Oran Aujourd'hui

Quelle politique d’aménagement urbain face à la dégradation de l’espace public ?

Depuis ces quelques dernières années, la ville connaît de multiples opérations et projets d’amélioration du cadre urbain : réhabilitation de façades, aménagement de places publiques, modernisation de certaines artères, ou encore de nettoyage, de plantations, d’installation de mobilier urbain et de création d’espace verts Autant d’ initiatives qui traduisent une volonté institutionnelle de redonner à la ville une image plus attractive et plus conforme aux standards contemporains de l’urbanité Des opérations et projets d’aménagement urbain font régulièrement l’objet de réunions de travail présidées par le wali consacrées à l’examen et au suivi des différents programmes en cours de réalisation ou en voie de lancement.
Lors d’une toute récente réunion organisée en présence des présidents des Assemblées populaires communales d’Oran et d’Es-Sénia, ainsi que d’autres acteurs concernés, un nouveau projet de réfection et de revêtement de plusieurs axes routiers a été présenté par le bureau d’études en charge du dossier.Le wali a insisté sur la nécessité d’entamer les travaux dans les plus brefs délais, tout en veillant au strict respect des normes techniques en vigueur et de la qualité des travaux de réalisation et de finition.
Lors de cette même réunion, une autre opération évoquée et envisagée depuis longtemp portant sur l’aménagement d’espaces verts le long du troisième boulevard périphérique a été également examinée.Et selon les orientations retenues, c’est la commune d’Es-Sénia qui a été chargée de l’élaboration des études techniques, tandis que la réalisation des travaux a été confiée à l’établissement public de gestion du parc d’attractions d’Oran. Pourquoi pas, pourrait-on dire, pourvu que le projet soit concrétisé dans les normes de qualité requises.

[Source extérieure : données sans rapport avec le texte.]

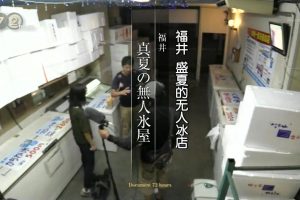 纪实72小时 福井 盛夏的无人冰店[日语中日双字]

Pourtant, derrière les efforts indéniables visibles, un malaise persistant traverse le paysage urbain : celui d’une dégradation quotidienne de l’espace public, marquée par des pratiques informelles d’extensions de commerces, d’occupation d’espaces collectifs et de ce que bon nombre d’observateurs qualifient de «clochardisation rampante» du cadre de vie.
Il est vrai qu’une lutte implacable est menée par les pouvoirs publics locaux pour restaurer l’ordre urbain et éliminer cette contradiction apparente entre l’embellissement officiel et le désordre ordinaire installé. On sait que les programmes d’embellissement engagés ces dernières années voulaient surtout privilégier la dimension esthétique, à travers le ravalement de façades, le pavage de trottoirs et des allées , l’éclairage public modernisé, et la création d’espaces de promenade. Autant d’actions qui participent à la mise en scène d’une ville moderne rénovée, notamment dans les façades urbaines et les axes les plus visibles. Cette démarche qualifiée par des sociologues «d’urbanisme de vitrine» risque de concentrer les efforts et les investissements sur des espaces stratégiques, laissant de nombreux autres quartiers et sites divers dans une situation d’oubli et de marginalisation urbaine. Par ailleurs, cette approche de la modernisation du cadre urbain ne s’attaque pas forcément aux dynamiques économiques, culturelles et sociales qui structurent fondamentalement l’usage de l’espace public.
L’embellissement physique d’un espace urbain ne permet pas encore à lui tout seul à produire une amélioration permanente et durable du cadre de vie collectif si les pratiques d’occupation de l’espace restent marquées par l’informel, l’illicite, l’incivisme et l’absence de régulation effective.